MIT researchers developed the Federated Tiny Training Engine (FTTE), a framework that speeds up privacy-preserving AI training on edge devices by 81 percent.
MIT researchers have developed a new framework that accelerates privacy-preserving artificial intelligence training by approximately 81 percent, potentially enabling more accurate and efficient models on resource-constrained edge devices. The system, known as the Federated Tiny Training Engine (FTTE), allows devices like smartwatches, sensors, and mobile phones to participate in collaborative AI training without compromising user data security.
Federated learning typically involves a network of devices that train a shared AI model by processing data locally and sending updates to a central server. While this keeps sensitive information on the device, it often struggles with heterogeneous networks where devices possess varying levels of memory, computational power, and connectivity. When a server waits for all devices to complete their tasks, the resulting lag can slow down or even cause the training process to fail.
The FTTE framework addresses these challenges by optimizing how data is processed and transmitted. By reducing the memory and communication overhead, the researchers have made it possible for a wider array of devices to contribute to model training, even in under-resourced settings where hardware capabilities are limited.

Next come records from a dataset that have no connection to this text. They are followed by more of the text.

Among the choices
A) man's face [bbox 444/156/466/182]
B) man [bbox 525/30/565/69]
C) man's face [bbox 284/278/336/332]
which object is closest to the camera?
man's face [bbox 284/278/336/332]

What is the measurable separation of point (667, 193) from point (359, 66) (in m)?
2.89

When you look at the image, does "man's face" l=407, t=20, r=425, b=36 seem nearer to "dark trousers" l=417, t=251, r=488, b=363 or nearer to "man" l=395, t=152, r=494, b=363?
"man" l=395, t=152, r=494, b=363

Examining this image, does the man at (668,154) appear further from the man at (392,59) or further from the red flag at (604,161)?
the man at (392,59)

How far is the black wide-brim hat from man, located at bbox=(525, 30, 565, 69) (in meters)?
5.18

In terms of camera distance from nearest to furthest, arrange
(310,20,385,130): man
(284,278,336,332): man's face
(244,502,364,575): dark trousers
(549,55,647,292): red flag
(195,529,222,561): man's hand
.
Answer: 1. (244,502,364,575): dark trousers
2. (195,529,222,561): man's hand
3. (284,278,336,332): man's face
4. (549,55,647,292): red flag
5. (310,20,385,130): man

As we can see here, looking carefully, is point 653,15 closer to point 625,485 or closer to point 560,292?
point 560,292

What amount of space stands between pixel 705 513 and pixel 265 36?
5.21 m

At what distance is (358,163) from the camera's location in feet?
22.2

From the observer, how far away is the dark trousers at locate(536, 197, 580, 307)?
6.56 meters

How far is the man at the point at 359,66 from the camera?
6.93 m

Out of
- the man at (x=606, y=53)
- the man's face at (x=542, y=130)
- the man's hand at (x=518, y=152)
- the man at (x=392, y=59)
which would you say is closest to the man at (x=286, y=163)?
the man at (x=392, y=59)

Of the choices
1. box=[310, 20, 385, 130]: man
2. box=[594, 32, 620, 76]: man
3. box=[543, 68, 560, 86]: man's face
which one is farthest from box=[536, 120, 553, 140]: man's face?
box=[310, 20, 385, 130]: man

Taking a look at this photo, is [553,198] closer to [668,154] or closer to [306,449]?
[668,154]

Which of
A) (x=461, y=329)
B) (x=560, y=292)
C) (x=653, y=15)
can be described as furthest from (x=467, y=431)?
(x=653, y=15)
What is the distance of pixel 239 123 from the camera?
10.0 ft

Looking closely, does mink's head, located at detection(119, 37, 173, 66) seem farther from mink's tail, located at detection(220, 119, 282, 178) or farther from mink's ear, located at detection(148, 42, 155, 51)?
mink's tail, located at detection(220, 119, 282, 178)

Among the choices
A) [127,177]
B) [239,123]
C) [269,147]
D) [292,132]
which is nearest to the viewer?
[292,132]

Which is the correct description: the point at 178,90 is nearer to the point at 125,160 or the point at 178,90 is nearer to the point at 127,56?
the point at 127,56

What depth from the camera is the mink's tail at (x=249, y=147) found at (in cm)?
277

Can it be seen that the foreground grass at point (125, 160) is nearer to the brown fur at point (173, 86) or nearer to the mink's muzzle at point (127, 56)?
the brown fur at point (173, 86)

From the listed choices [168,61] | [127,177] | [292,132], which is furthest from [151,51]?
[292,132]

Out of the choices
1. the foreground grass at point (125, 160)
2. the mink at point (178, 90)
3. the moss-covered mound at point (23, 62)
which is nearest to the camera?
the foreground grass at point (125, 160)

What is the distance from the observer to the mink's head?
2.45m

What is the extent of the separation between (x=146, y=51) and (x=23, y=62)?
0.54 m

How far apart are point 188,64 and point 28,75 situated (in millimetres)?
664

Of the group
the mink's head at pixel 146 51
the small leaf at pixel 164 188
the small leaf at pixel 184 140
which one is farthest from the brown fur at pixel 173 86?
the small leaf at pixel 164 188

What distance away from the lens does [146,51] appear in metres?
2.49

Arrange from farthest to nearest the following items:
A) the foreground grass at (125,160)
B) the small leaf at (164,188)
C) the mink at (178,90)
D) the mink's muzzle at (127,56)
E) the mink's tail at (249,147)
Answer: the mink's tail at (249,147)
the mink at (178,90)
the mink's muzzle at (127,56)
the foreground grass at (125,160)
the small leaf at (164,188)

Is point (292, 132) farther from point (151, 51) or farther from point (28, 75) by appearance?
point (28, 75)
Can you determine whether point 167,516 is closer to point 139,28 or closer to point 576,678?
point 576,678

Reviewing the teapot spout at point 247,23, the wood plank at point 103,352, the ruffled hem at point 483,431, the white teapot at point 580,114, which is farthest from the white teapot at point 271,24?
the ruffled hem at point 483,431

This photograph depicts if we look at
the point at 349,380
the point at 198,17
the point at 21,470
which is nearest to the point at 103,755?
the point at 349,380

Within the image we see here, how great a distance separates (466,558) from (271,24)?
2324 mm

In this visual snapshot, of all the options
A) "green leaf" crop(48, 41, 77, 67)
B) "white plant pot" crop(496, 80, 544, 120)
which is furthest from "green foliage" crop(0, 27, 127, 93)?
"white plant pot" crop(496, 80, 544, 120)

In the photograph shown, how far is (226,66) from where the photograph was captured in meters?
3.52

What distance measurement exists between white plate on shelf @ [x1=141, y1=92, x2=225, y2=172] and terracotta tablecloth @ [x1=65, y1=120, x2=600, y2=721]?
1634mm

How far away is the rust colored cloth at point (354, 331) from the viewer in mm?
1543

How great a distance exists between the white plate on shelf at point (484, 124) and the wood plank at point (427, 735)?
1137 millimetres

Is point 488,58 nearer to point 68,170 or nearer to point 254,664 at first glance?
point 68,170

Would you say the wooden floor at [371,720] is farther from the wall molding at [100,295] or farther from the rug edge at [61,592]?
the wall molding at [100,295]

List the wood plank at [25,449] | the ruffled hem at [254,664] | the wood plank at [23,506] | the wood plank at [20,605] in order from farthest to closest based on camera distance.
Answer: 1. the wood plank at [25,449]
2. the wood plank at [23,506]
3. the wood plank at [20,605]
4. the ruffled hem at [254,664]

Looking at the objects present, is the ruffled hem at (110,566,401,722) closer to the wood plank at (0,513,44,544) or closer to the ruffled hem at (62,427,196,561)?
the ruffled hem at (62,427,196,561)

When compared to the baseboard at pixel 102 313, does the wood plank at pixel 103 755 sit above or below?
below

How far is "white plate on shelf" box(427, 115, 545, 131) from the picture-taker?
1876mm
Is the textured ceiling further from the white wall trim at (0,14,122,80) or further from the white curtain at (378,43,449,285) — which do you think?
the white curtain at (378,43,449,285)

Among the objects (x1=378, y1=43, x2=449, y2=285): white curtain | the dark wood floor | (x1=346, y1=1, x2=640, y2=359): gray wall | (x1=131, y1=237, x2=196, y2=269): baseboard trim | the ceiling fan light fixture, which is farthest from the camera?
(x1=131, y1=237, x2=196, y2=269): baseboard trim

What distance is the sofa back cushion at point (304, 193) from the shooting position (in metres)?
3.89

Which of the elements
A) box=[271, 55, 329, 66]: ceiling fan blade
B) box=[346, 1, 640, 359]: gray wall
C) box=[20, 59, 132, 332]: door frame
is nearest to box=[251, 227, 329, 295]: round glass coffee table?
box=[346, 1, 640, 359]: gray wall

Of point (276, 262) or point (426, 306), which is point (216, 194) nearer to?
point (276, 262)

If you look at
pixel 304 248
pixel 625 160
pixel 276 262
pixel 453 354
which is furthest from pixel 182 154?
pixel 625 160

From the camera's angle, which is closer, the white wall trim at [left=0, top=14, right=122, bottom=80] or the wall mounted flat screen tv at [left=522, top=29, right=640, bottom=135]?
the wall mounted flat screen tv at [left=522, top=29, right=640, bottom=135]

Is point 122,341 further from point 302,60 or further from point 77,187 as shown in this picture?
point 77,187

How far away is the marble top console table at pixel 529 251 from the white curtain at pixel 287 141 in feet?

The researchers implemented three primary innovations to improve training efficiency. First, instead of broadcasting the entire AI model, the server sends only a subset of model parameters, which are selected based on the memory capacity of the most constrained device in the network. Second, the server utilizes an asynchronous approach, accumulating incoming updates until a fixed capacity is reached rather than waiting for every device to respond.
Finally, the system weights incoming updates based on their age. By prioritizing newer data, the framework ensures that outdated information does not hinder the training process. This semi-asynchronous method allows the system to involve less powerful devices while preventing more capable devices from remaining idle, thereby optimizing the use of available resources.
In simulations involving hundreds of heterogeneous devices, the FTTE framework reduced on-device memory overhead by 80 percent and communication payloads by 69 percent. These gains were achieved while maintaining near-standard accuracy levels. The researchers also tested the framework on a small network of real-world devices, demonstrating that the technology can function effectively across varying hardware specifications.
Lead author Irene Tenison, an electrical engineering and computer science graduate student, notes that the work is a significant step toward running powerful AI models on the devices people carry daily. By accelerating the training process, the framework also helps conserve battery life on mobile devices. Future research will focus on increasing the personalized performance of AI models on individual devices and conducting larger experiments on real hardware. The research will be presented at the IEEE International Joint Conference on Neural Networks.